Requisitos das tarefas:
1 – Reescreva, no texto sobre a adoção de cães, tudo o que vai de “Todos sabemos o” até “é para todos.”, trocando “cão” por “animal”.
2 – De acordo com o texto sobre a adoção de cães, que idade tinha a cadela quando foi adotada?

Excerto para leitura:
#####

Todos sabemos o quanto as pessoas adoram “ter” um cão, muito especialmente de raça e com “pedigree”, por capricho ou para fazer inveja à família, amigos e vizinhos. Ou para fazer a vontade aos filhos que adoram cães. Mas, ter um cão é muito mais do que exibi-lo, porque implica assumir compromissos. Por isso, antes de levar um cão para casa pergunte-se se deve fazê-lo, se está preparado para aceitar tal responsabilidade. Não o faça de ânimo leve mas sim com consciência das implicações que isso acarreta, porque poderá evitar um abandono.
É que a compra ou a adopção de cães tem de ser uma manifestação de solidariedade, de responsabilidade e, mais ainda, de amor pelos animais. E não há dúvida nenhuma que por isso mesmo…. não é para todos.
Pode ter a certeza que há uma diferença importante entre o Cão e o Homem. Se recolher um Cão abandonado e lhe der de comer, ele não lhe morderá. Se o fizer a um Homem, não pode ter tanta certeza…
Adoptei uma cadela com três anos de idade, cheia de traumas, medos e carências diversas. Já fizemos um certo caminho, tendo eu recebido dela mais do que lhe tenho dado. É uma excelente companhia, boa ouvinte até porque não me faz perguntas nem me critica, o que aumente a minha autoestima e recebe-me sempre com manifestações de alegria e prazer independentemente de estar bem ou mal vestido, a pé ou de carro ou daquilo que tenho no bolso. Mais ainda, não se queixa da sorte, nunca se mostra insatisfeita e nem é dominada pela mania de possuir coisas. Que sorte a minha…
Deixa-me o jardim esburacado e espalha fezes que me queimam a relva, mas não me magoa nem me trata mal. Larga pelo por todo o lado e deixa a casa marcada com as patas sujas e molhadas, mas fica horas seguidas enrolada aos nossos pés. Suja-me a roupa quando saio bem vestido, mas está sempre disponível para me fazer companhia sem se queixar se é muito ou pouco tempo. Levo-a a passear, mas isso é tão importante para mim como para ela. E sempre que chego a casa e abro o portão, faça chuva ou faça sol, vem-me receber de rabo a abanar, “dizendo” que está feliz por me ver.
O homem é responsável pela gestão da convivência entre ele e os animais, com equilíbrio. Mas, enquanto os animais irracionais nos maravilham com atos inteligentes e enternecedores, os homens surpreendem-nos muitas vezes com atitudes irracionais e… desumanas.

#####

[Registos armazenados]
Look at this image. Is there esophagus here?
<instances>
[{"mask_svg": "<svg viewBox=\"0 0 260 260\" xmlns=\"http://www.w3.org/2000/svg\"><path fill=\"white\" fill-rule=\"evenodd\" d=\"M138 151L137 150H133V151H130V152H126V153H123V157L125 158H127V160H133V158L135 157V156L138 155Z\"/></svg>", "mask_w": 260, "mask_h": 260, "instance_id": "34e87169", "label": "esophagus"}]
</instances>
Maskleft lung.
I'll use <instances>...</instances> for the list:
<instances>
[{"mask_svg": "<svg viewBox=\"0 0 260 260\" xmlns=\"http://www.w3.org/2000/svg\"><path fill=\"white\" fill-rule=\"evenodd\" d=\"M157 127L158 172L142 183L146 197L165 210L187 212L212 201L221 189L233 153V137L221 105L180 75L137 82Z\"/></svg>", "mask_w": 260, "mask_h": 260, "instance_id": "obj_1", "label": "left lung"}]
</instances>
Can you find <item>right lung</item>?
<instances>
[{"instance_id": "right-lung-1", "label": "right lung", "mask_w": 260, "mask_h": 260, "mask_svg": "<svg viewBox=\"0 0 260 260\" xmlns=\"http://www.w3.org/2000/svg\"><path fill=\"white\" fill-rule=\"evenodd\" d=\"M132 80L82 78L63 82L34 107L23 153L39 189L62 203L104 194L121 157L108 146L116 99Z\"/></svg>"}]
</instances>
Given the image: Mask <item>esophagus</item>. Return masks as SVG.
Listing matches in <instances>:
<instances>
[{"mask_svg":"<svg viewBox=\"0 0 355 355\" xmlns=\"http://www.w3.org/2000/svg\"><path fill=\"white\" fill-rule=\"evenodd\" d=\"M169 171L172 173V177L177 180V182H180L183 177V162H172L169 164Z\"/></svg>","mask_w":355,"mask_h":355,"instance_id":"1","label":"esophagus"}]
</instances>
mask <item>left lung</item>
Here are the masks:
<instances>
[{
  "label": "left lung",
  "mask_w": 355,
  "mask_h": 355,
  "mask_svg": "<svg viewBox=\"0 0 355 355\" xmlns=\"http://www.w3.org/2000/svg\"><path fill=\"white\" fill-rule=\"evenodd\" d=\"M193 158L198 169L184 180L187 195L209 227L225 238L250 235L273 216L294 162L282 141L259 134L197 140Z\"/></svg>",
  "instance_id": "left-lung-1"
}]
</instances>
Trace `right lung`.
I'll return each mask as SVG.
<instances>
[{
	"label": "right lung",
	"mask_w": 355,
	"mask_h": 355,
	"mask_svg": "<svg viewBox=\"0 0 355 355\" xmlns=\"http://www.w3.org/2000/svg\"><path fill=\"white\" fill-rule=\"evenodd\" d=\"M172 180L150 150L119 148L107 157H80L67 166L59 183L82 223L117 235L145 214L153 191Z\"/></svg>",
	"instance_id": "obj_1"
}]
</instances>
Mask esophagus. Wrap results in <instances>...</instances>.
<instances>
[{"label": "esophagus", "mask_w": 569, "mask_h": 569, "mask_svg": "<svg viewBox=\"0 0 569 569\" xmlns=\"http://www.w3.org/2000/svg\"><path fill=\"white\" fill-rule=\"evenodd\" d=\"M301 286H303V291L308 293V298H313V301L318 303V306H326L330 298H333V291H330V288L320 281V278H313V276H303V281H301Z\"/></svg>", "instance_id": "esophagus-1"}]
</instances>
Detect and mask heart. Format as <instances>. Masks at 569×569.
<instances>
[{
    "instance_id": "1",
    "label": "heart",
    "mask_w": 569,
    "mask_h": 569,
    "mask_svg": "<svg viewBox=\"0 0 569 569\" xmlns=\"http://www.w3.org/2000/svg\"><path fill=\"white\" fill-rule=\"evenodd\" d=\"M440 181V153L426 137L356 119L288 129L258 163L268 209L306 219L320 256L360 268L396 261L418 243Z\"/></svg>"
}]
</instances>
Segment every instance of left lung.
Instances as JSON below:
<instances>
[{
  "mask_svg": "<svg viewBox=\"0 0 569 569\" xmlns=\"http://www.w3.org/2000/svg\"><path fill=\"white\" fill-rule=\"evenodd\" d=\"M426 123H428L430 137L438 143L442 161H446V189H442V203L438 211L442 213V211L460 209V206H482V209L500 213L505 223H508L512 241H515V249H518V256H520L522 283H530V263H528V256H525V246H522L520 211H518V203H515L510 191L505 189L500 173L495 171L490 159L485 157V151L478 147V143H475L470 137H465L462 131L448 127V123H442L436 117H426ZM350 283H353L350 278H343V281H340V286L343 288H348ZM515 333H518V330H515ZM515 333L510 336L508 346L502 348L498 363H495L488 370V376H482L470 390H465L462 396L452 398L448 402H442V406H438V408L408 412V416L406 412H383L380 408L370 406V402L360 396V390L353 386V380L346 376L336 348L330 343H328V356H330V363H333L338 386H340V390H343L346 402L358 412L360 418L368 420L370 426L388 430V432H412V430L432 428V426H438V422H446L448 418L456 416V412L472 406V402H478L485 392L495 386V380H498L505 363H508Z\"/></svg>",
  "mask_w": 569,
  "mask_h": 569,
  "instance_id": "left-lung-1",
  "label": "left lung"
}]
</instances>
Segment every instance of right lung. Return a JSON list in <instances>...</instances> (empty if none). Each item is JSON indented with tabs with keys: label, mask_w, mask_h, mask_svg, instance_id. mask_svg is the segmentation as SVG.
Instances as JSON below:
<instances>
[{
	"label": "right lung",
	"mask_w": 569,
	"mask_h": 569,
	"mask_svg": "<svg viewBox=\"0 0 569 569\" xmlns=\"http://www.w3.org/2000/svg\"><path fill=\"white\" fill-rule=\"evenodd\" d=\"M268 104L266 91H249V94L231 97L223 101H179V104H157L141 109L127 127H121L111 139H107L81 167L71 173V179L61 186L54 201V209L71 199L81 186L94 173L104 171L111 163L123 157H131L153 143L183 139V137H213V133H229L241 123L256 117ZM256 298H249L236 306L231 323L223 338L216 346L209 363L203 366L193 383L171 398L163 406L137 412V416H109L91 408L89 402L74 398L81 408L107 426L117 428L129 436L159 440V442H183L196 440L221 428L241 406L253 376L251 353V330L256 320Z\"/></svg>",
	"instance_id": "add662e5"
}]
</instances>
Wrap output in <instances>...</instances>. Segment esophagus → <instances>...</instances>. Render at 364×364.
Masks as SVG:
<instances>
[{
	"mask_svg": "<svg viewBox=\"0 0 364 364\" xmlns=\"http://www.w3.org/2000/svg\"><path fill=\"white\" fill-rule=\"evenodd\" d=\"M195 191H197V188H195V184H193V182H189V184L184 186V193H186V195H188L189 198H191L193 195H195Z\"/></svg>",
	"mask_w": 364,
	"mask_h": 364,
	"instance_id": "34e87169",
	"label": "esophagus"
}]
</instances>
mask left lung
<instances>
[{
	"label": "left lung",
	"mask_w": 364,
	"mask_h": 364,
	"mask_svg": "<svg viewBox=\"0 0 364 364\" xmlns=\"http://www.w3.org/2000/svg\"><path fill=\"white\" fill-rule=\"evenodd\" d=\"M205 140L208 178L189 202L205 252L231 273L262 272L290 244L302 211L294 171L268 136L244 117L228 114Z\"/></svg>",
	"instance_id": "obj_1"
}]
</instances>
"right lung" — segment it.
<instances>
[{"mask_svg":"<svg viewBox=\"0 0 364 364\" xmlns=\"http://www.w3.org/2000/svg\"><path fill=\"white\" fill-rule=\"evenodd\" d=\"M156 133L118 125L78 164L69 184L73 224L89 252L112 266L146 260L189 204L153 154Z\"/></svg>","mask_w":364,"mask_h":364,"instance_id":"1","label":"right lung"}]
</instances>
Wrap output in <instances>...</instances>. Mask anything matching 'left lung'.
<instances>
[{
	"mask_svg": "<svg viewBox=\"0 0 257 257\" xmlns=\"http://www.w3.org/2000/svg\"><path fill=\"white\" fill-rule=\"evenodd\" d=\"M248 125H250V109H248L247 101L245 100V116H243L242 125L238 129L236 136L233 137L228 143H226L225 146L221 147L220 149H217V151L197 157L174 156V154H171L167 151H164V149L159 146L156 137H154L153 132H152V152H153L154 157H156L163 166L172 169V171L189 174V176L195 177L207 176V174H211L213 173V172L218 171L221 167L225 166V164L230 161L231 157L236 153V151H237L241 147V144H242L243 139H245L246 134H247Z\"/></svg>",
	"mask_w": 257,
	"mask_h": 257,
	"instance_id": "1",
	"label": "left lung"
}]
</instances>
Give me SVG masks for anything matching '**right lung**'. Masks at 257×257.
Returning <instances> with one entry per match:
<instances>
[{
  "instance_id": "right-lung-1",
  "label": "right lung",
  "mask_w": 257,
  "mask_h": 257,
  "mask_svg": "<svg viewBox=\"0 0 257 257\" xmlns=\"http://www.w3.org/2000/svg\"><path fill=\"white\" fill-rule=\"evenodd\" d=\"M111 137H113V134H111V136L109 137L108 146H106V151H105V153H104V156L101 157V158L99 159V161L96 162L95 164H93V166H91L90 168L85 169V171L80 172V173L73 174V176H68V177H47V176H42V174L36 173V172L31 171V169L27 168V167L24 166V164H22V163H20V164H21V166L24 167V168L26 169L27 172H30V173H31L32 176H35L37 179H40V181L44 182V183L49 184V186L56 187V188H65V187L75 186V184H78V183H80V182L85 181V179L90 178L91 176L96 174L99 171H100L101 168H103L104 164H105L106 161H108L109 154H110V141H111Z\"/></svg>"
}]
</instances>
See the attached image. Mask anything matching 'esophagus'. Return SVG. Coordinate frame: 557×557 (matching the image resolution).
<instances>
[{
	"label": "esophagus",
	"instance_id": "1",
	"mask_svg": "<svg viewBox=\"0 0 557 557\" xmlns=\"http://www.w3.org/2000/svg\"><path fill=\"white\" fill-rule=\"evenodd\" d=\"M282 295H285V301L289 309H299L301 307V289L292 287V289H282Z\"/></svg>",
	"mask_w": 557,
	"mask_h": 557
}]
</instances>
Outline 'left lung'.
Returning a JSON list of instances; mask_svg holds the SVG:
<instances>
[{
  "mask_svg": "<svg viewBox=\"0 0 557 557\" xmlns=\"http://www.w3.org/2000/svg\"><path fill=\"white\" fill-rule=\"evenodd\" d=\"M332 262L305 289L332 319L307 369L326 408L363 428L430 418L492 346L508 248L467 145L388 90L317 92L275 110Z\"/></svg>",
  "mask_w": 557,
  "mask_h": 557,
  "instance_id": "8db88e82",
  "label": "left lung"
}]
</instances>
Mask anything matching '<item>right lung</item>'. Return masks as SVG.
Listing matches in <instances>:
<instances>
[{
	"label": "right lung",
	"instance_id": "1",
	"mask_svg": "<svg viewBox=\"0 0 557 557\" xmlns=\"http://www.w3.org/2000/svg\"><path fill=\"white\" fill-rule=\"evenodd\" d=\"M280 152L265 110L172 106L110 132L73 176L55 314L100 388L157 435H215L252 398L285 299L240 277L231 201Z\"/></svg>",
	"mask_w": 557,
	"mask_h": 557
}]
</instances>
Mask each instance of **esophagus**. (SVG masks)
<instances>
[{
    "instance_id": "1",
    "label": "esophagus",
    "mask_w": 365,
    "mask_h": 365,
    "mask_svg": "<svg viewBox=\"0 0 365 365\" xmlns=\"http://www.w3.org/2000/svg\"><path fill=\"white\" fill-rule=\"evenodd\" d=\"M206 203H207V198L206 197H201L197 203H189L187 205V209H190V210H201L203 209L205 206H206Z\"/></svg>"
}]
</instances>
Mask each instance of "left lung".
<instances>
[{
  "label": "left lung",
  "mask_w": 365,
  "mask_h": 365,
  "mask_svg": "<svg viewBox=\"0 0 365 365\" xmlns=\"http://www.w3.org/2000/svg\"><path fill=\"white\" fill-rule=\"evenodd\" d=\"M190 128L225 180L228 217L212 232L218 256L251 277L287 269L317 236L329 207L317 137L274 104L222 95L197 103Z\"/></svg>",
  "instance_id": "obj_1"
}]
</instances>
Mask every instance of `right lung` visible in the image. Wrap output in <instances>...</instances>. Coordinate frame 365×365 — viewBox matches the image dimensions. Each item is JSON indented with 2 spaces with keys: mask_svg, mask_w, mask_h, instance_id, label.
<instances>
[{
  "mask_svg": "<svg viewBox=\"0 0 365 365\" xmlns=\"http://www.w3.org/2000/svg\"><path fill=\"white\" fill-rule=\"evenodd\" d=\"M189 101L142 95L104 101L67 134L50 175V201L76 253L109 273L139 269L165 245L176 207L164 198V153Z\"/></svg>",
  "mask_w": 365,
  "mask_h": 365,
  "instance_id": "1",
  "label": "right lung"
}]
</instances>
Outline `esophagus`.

#####

Soluções por ordem:
1 –
Todos sabemos o quanto as pessoas adoram “ter” um animal, muito especialmente de raça e com “pedigree”, por capricho ou para fazer inveja à família, amigos e vizinhos. Ou para fazer a vontade aos filhos que adoram cães. Mas, ter um animal é muito mais do que exibi-lo, porque implica assumir compromissos. Por isso, antes de levar um animal para casa pergunte-se se deve fazê-lo, se está preparado para aceitar tal responsabilidade. Não o faça de ânimo leve mas sim com consciência das implicações que isso acarreta, porque poderá evitar um abandono.
É que a compra ou a adopção de cães tem de ser uma manifestação de solidariedade, de responsabilidade e, mais ainda, de amor pelos animais. E não há dúvida nenhuma que por isso mesmo…. não é para todos.

2 – Tinha três anos de idade.